6. Er is voorts niet gebleken van feiten of omstandigheden op grond waarvan het opleggen en/of het voortduren van de bewaring onrechtmatig moet worden geacht. Dit brengt mee dat de toepassing of tenuitvoerlegging van de bewaring niet in strijd is met de Vreemdelingenwet noch bij afweging van alle betrokken belangen in redelijkheid ongerechtvaardigd is.
7. Het beroep dient op grond van het voorgaande ongegrond te worden verklaard.

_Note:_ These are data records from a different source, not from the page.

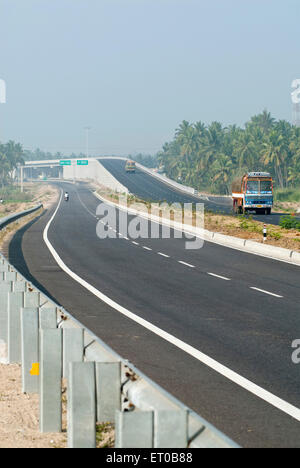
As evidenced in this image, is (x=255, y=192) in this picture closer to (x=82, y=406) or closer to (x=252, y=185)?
(x=252, y=185)

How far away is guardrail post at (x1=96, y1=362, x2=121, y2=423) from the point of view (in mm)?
5582

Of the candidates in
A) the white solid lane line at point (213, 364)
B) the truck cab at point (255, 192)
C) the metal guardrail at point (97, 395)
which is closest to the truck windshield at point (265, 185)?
the truck cab at point (255, 192)

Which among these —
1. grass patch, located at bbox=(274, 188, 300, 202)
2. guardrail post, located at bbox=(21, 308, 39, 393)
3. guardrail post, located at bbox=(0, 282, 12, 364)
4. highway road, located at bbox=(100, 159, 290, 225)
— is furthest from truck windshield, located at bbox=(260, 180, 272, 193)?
guardrail post, located at bbox=(21, 308, 39, 393)

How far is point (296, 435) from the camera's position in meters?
7.29

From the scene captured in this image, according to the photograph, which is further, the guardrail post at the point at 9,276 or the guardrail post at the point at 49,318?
the guardrail post at the point at 9,276

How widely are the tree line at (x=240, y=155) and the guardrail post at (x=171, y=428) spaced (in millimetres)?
118739

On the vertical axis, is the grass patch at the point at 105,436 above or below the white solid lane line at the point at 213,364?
above

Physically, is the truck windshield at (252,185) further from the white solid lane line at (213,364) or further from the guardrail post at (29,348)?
the guardrail post at (29,348)

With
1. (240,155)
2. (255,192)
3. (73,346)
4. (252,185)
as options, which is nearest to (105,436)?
(73,346)

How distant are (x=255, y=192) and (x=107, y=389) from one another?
163ft

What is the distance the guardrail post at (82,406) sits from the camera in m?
5.43
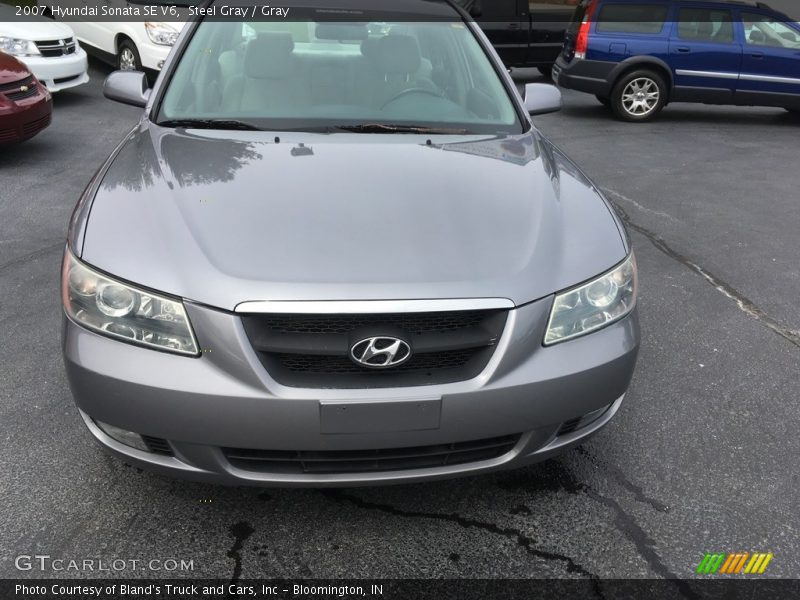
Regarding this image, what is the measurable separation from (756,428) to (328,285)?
2.01 metres

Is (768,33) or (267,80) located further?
(768,33)

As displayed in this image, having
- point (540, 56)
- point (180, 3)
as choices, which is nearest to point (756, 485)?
point (180, 3)

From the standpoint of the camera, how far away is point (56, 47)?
868 centimetres

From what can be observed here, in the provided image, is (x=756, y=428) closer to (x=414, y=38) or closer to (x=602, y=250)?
(x=602, y=250)

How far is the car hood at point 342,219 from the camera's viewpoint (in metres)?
2.10

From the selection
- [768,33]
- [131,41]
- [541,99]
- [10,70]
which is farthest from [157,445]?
[768,33]

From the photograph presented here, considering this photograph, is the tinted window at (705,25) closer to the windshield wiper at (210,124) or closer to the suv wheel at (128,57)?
the suv wheel at (128,57)

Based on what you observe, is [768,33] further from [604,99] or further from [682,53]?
[604,99]

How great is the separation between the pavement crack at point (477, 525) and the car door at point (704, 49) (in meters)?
8.93

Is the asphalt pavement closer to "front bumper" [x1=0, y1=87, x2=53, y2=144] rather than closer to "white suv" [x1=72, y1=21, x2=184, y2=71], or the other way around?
"front bumper" [x1=0, y1=87, x2=53, y2=144]

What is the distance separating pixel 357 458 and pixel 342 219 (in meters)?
0.74

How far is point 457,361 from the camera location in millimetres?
2123

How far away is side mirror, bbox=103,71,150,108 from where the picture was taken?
380 cm

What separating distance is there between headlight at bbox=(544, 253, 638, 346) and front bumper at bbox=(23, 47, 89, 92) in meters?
8.00
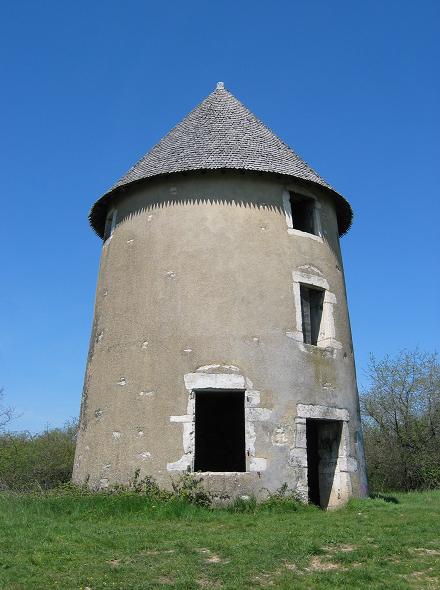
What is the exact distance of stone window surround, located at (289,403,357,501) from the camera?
11.3 meters

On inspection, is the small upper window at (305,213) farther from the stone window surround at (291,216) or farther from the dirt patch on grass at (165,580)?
the dirt patch on grass at (165,580)

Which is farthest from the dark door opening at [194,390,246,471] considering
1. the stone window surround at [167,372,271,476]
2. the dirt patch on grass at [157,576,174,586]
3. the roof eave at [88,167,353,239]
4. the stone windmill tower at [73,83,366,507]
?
the dirt patch on grass at [157,576,174,586]

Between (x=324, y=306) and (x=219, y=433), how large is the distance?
4.84 m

8. Aangezien het beroep ongegrond is, moet het verzoek om schadevergoeding, op grond van het bepaalde in artikel 106 van de Vw 2000, worden afgewezen.
9. Van omstandigheden op grond waarvan een van de partijen zou moeten worden veroordeeld in de door de andere partij gemaakte proceskosten, is de rechtbank niet gebleken.
De beslissing
De rechtbank:
verklaart het beroep ongegrond;
wijst het verzoek om schadevergoeding af.
Deze uitspraak is gedaan door mr. O.A.P. van der Roest en in het openbaar uitgesproken op 17 december 2001 in tegenwoordigheid van mr. L.M. van den Berg als griffier.
de griffier de rechter
Met uitzondering van de beslissing over het verzoek om schadevergoeding kunnen partijen binnen een week na de verzending van een afschrift van deze uitspraak hoger beroep instellen bij de Raad van State, Afdeling bestuursrechtspraak, Hoger beroep vreemdelingenzaken, Postbus 16113, 2500 BC ’s-Gravenhage. Artikel 85 van de Vw 2000 bepaalt onder meer dat het beroepschrift een of meer grieven tegen de uitspraak dient te bevatten en dat artikel 6:6 van de Awb niet van toepassing is. Bij het beroepschrift dient een afschrift van de uitspraak overgelegd te worden.